Sara Klaasen 1, Thomas Hudson1, Paraskevi Nomikou2, Andreas Fichtner1

  • Affiliations: 1 Department of Earth and Planetary Sciences, ETH Zürich, Zürich, Switzerland 2 Faculty of Geology and Geoenvironment, National and Kapodistrian University of Athens, Athens, Greece

  • Presentation type: Poster

  • Presentation time: Thursday 16:30 - 18:30, Room Poster Hall

  • Poster Board Number: 122

  • Programme No: 2.1.32

  • Theme 2 > Session 1


Abstract

We present the results of an experiment with Distributed Acoustic Sensing (DAS) at Santorini and Kolumbo in Greece and the potential of DAS to augment existing seismic monitoring networks. Kolumbo is an active submarine volcano in the Aegean Sea, and its vicinity to the densely populated island of Santorini emphasises the need for continuous monitoring.   A 45 km long fibre-optic cable connects the islands of Santorini and Ios, where we acquired data for two months (October -- December 2021).
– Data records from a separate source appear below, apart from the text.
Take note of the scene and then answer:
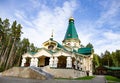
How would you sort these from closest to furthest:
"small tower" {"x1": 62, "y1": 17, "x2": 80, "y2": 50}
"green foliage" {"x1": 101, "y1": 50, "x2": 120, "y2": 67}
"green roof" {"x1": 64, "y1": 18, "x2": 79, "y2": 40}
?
"small tower" {"x1": 62, "y1": 17, "x2": 80, "y2": 50}, "green roof" {"x1": 64, "y1": 18, "x2": 79, "y2": 40}, "green foliage" {"x1": 101, "y1": 50, "x2": 120, "y2": 67}

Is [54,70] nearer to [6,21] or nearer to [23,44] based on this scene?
[6,21]

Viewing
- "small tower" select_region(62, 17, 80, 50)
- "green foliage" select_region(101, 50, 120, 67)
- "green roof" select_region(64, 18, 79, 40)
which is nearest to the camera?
"small tower" select_region(62, 17, 80, 50)

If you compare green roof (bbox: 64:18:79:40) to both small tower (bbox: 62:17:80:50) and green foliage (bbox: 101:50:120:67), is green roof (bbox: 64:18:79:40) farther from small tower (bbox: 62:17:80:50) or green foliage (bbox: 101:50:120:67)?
A: green foliage (bbox: 101:50:120:67)

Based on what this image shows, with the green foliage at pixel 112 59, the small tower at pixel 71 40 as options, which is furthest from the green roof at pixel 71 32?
the green foliage at pixel 112 59

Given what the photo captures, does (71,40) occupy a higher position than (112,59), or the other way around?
(71,40)

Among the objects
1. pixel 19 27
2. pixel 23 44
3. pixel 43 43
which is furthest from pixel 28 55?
pixel 23 44

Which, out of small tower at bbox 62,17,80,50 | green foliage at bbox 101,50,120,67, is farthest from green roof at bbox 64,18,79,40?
green foliage at bbox 101,50,120,67

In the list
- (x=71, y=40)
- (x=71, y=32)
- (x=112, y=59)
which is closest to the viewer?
(x=71, y=40)

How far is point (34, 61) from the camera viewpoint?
82.6ft

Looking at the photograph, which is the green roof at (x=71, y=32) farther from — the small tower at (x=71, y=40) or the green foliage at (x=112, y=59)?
the green foliage at (x=112, y=59)

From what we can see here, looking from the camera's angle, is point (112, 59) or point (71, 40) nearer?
point (71, 40)

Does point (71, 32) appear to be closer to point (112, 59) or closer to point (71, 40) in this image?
point (71, 40)

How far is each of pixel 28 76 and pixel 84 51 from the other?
2264cm

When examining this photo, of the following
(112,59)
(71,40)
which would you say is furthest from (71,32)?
(112,59)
Here, we discovered around one thousand events, using an automated earthquake detection algorithm that is based on image processing techniques. DAS reveals an approximate doubling in the number of events detected. Surprisingly, DAS detects many distant events of low magnitudes, while it also misses several larger and nearby events that the existing network does record. Manually picked first arrivals are combined with a travel-time look-up table based on a 1D velocity model to conduct a grid search to locate the events. The ability to locate events depends heavily on the fibre layout and source location, which we verify with synthetic tests. Finally, we compare the performance of DAS to the existing seismic network to locate events, showing that the addition of DAS can refine the event localisation.   The results of our experiment highlight the potential of DAS to complement existing monitoring networks to study active submarine volcanoes by locally lowering the detection threshold of a network and decreasing the uncertainty in the event locations.